For the White House, the survey results, released Wednesday, mark the starting line for President Joe Biden’s pledge to have most K-8 schools open full-time in his first 100 days in office. But they also show that he never had far to go to meet that goal.
Among schools that enroll fourth graders, 47% offered full-time classroom learning in February, while for schools that teach eighth-graders, the figure was 46%. The data suggested that at least some students weren’t opting in.
“The data collected by the survey are essential for beginning to measure and understand the pandemic’s impact on American students,” said Mark Schneider, director of the Institute of Education Sciences, the research arm of the U.S. Education Department.
The administration plans to update the initial data set each month to show how many U.S. schools are teaching in-person, online or through a combination. The federal government did not previously collect information on the topic, making it difficult to track progress on reopening schools.
The new findings are based on a survey of 3,500 public schools whose student bodies include fourth graders, along with 3,500 schools that serve eighth graders. A total of 44 states agreed to participate, while six states declined to take part. The survey asked schools about their teaching methods as of February but gathered other data as of January.
The survey casts new light on a period of particularly bitter debate in the school reopening process. In January, officials in California, Chicago and other locales were still locked in stalemate with teachers over reopening plans, with vaccines often arising as a sticking point.

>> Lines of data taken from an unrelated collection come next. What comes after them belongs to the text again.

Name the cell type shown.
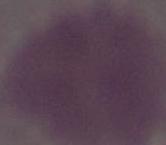
An erythrocyte.

Captured at 1000x magnification. Micrograph.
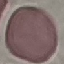

Summary:
  - Malaria status: uninfected
  - Image type: automatically extracted cell patch, resized to 64 × 64 pixels
  - Capture: smartphone through the microscope eyepiece
  - Preparation: thin smear
  - Stain: Giemsa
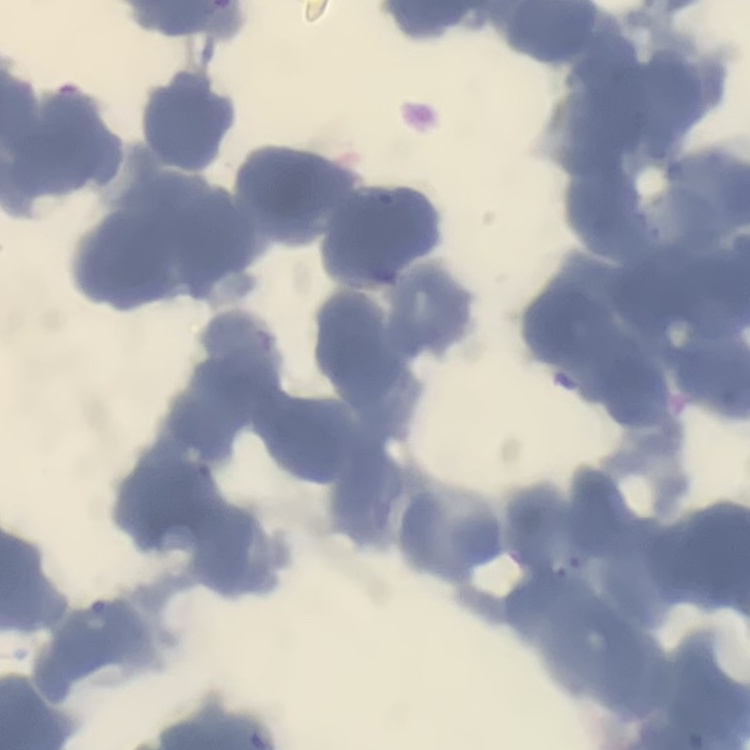
The erythrocytes show rouleaux formation. Thin peripheral smear. Stained with either Field's or Giemsa. One tile cut from a larger photomicrograph.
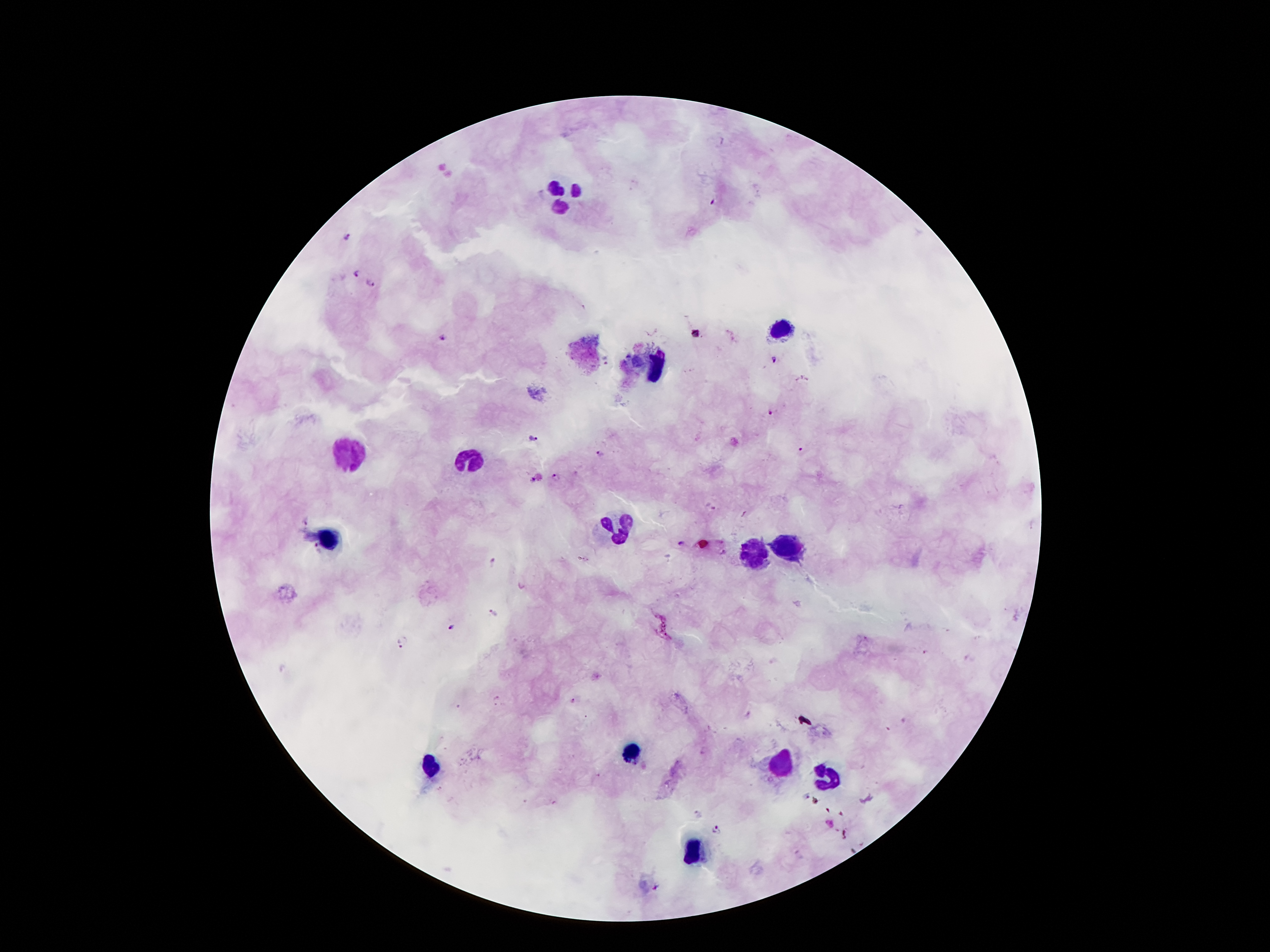
patient_malaria_status: infected with Plasmodium falciparum
stain: Giemsa
preparation: thick blood smear
malaria_parasite_locations: 'approximate centers as [x, y] in pixels: [713, 204], [348, 235], [354, 272], [371, 284], [442, 337], [775, 360], [769, 411], [534, 437], [802, 451], [599, 453], [557, 478], [529, 480], [306, 520], [681, 543], [316, 548], [495, 562], [490, 611], [453, 628], [400, 643], [696, 814], [716, 829], [656, 888]'
leukocyte_locations: 'approximate centers as [x, y] in pixels: [566, 197], [779, 329], [658, 369], [346, 453], [471, 458], [615, 530], [330, 539], [788, 549], [747, 552], [633, 754], [778, 766], [429, 768], [826, 776], [691, 850]'
capture: smartphone through the microscope eyepiece
field_of_view: single
image_size: 1270×952 pixels
magnification: 100x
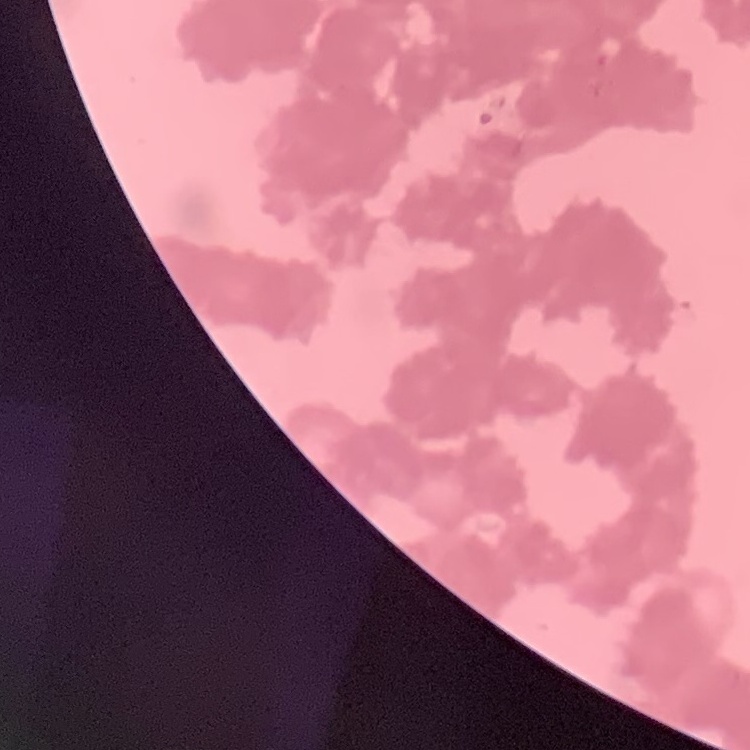
The erythrocytes show rouleaux formation. Stained with either Field's or Giemsa. Thin blood film. One tile cut from a larger photomicrograph.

Since January, however, the push to reopen has gained steam in many areas. The Centers for Disease Control and Prevention issued a roadmap to reopening in February, and this month the agency relaxed guidelines around social distancing in schools. Amid pressure from Biden, dozens of states are now focusing on giving COVID-19 vaccines to teachers and other school staff.
As more schools invite students back to the classroom, many parents are conflicted, according to a separate poll from The University of Chicago Harris School of Public Policy and The Associated Press-NORC Center for Public Affairs Research. It found that a majority of parents are at least somewhat concerned that in-person instruction will lead to more people being infected, but a slightly larger share are at least somewhat concerned that their children will face setbacks in school because of the coronavirus pandemic.
In addition to tracking school teaching methods, the new federal survey also tracks how many students have enrolled in each type of learning.
In January, the survey found, 38% of fourth graders enrolled in full-time, in-person learning, compared to 28% of eighth graders. Larger shares of students were entirely remote, with 43% of fourth graders and 48% of eighth graders learning away from school. It was not clear what share of students were learning online by choice and how many were in schools without in-person options.
The survey does not include high schools, which weren’t included in Biden’s reopening promise and pose additional challenges as they work to reopen. Younger children are less likely to get seriously ill from the coronavirus, and education experts say they have the greatest need for in-person learning.
The Education Department said it will issue updated data from the survey each month through July. The information is published on a dashboard on the agency’s website.